In 1998, he resigned from the public service and ran for political office, winning the East Kingstown parliamentary seat previously held by fellow party member Carlyle Dougan. Following the 1998 general elections, he was appointed Minister of Finance, Planning and the Public Service. Later that year he was offered the post of Deputy Secretary General of the British Commonwealth Secretariat in London, which he declined.

In 2000, Eustace was elected leader of the New Democratic Party and upon the October 2000 retirement of Sir James Mitchell, was appointed prime minister of St. Vincent and the Grenadines until the NDP's loss at the March 2001 General Elections.

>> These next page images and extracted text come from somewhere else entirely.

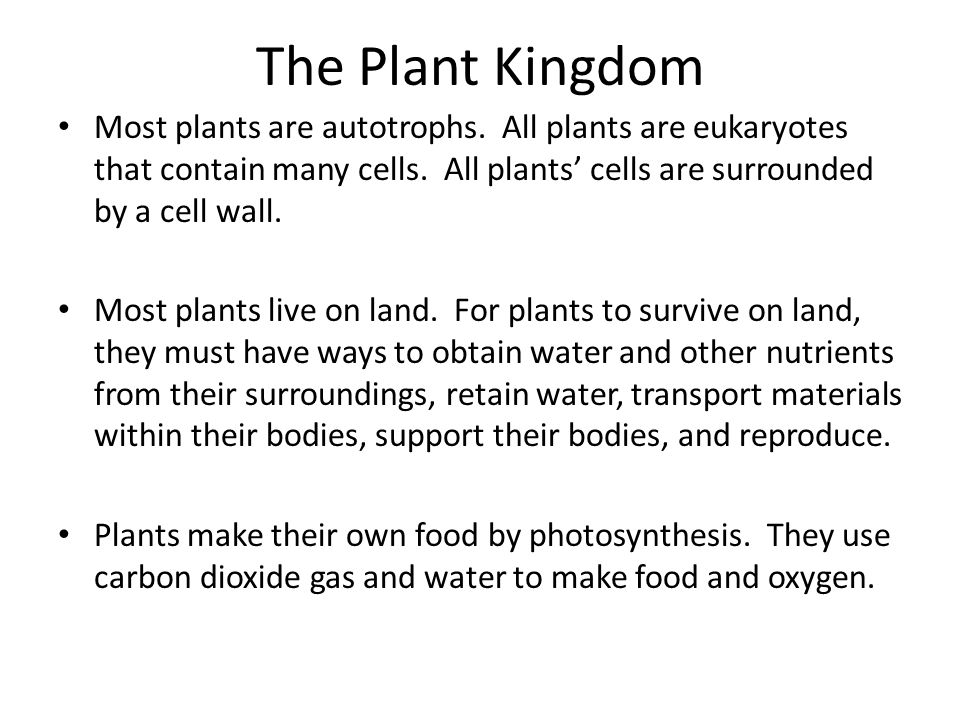 The Plant Kingdom

• Most plants are autotrophs. All plants are eukaryotes that contain many cells. All plants' cells are surrounded by a cell wall.

• Most plants live on land. For plants to survive on land, they must have ways to obtain water and other nutrients from their surroundings, retain water, transport materials within their bodies, support their bodies, and reproduce.

• Plants make their own food by photosynthesis. They use carbon dioxide gas and water to make food and oxygen.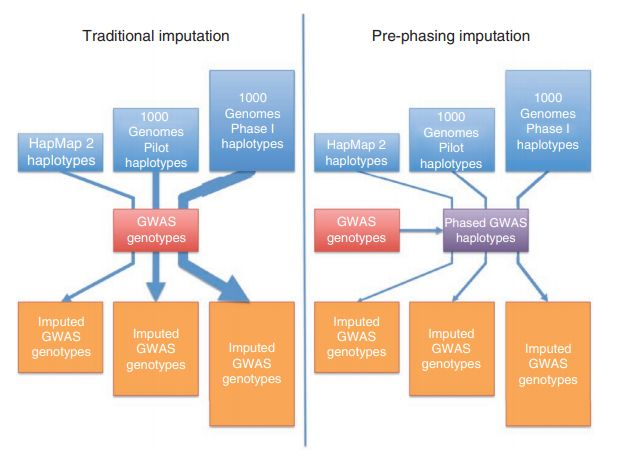 Traditional imputation

HapMap 2 haplotypes

1000 Genomes Pilot haplotypes

1000 Genomes Phase I haplotypes

GWAS genotypes

Imputed GWAS genotypes

Imputed GWAS genotypes

Imputed GWAS genotypes

Pre-phasing imputation

HapMap 2 haplotypes

1000 Genomes Pilot haplotypes

1000 Genomes Phase I haplotypes

GWAS genotypes

Phased GWAS haplotypes

Imputed GWAS genotypes

Imputed GWAS genotypes

Imputed GWAS genotypes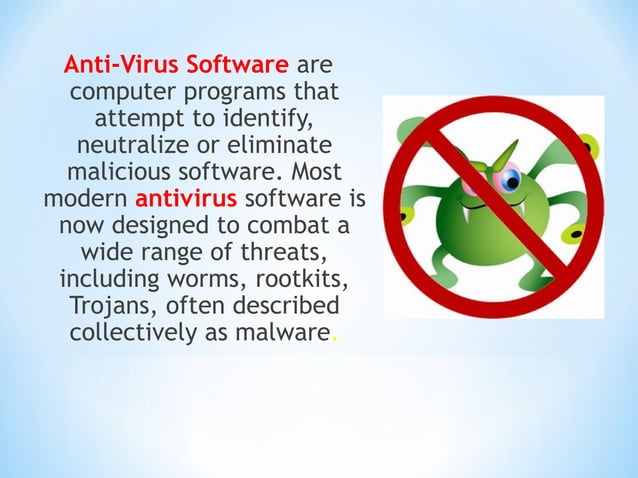 Anti-Virus Software are computer programs that attempt to identify, neutralize or eliminate malicious software. Most modern antivirus software is now designed to combat a wide range of threats, including worms, rootkits, Trojans, often described collectively as malware.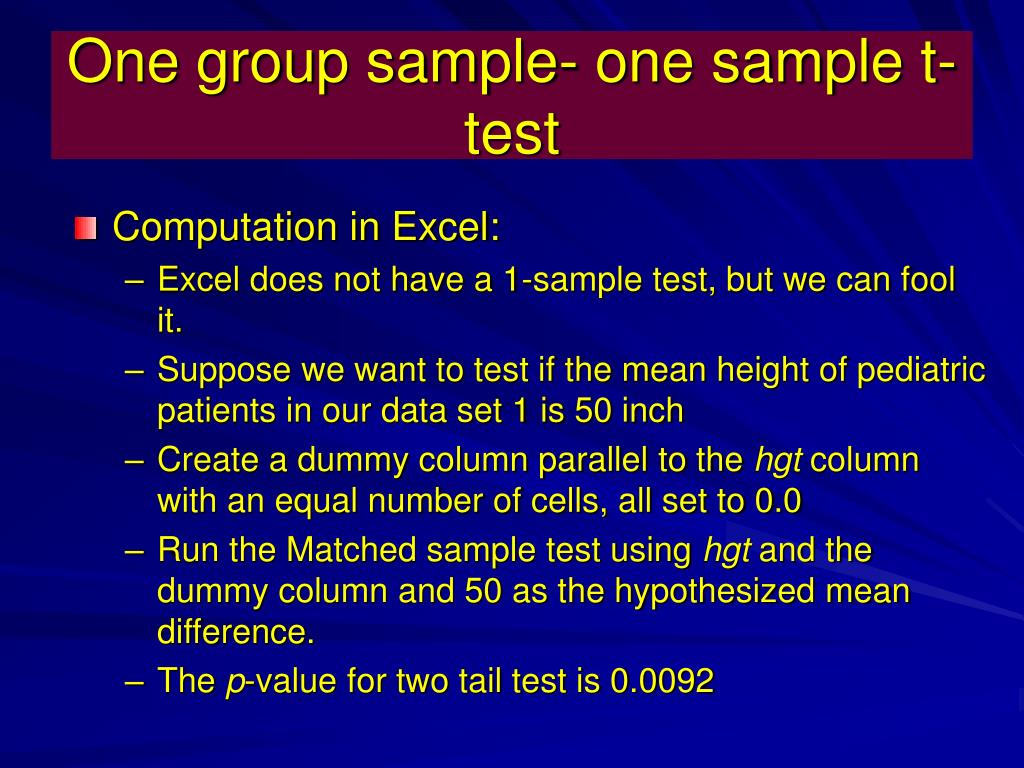 One group sample- one sample t-test

Computation in Excel:
– Excel does not have a 1-sample test, but we can fool it.
– Suppose we want to test if the mean height of pediatric patients in our data set 1 is 50 inch
– Create a dummy column parallel to the hgt column with an equal number of cells, all set to 0.0
– Run the Matched sample test using hgt and the dummy column and 50 as the hypothesized mean difference.
– The p-value for two tail test is 0.0092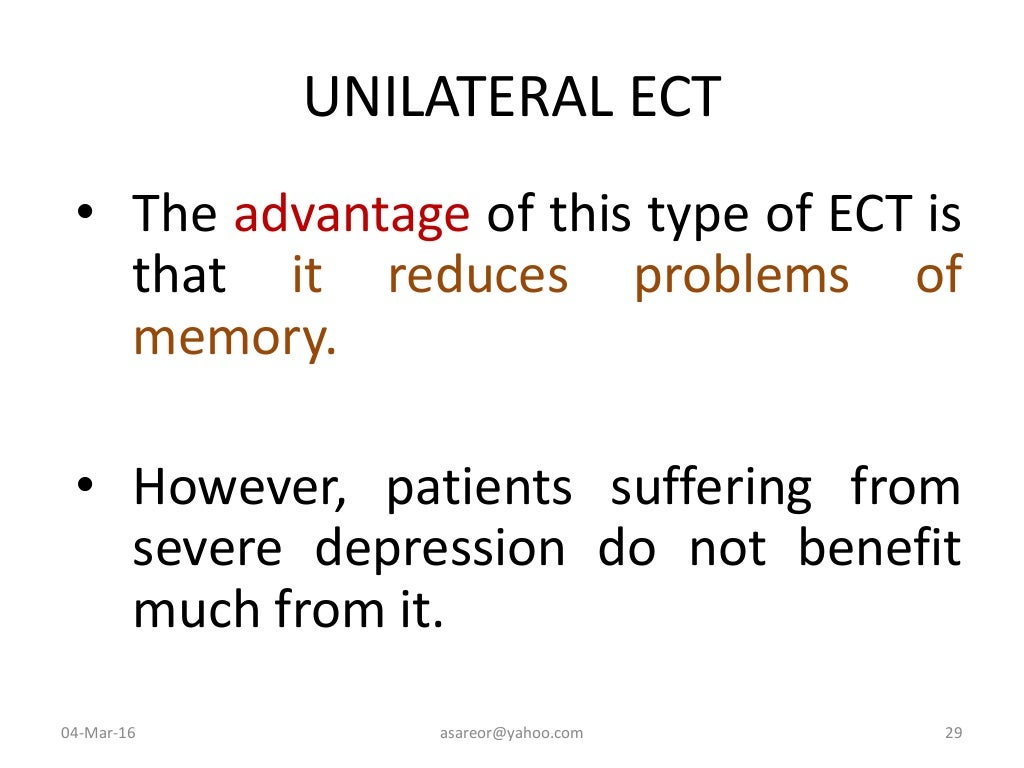 UNILATERAL ECT

• The advantage of this type of ECT is that it reduces problems of memory.

• However, patients suffering from severe depression do not benefit much from it.

04-Mar-16 asareor@yahoo.com 29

Eustace remained president of The New Democratic Party, and leader of the opposition from April 2001. In the following three general elections, the NDP representation rose from 3–12 to 7–8, within narrow reach of forming the government.

In 2016, Eustace resigned as both leader of the opposition and President of the New Democratic Party after holding the two positions for 15 years.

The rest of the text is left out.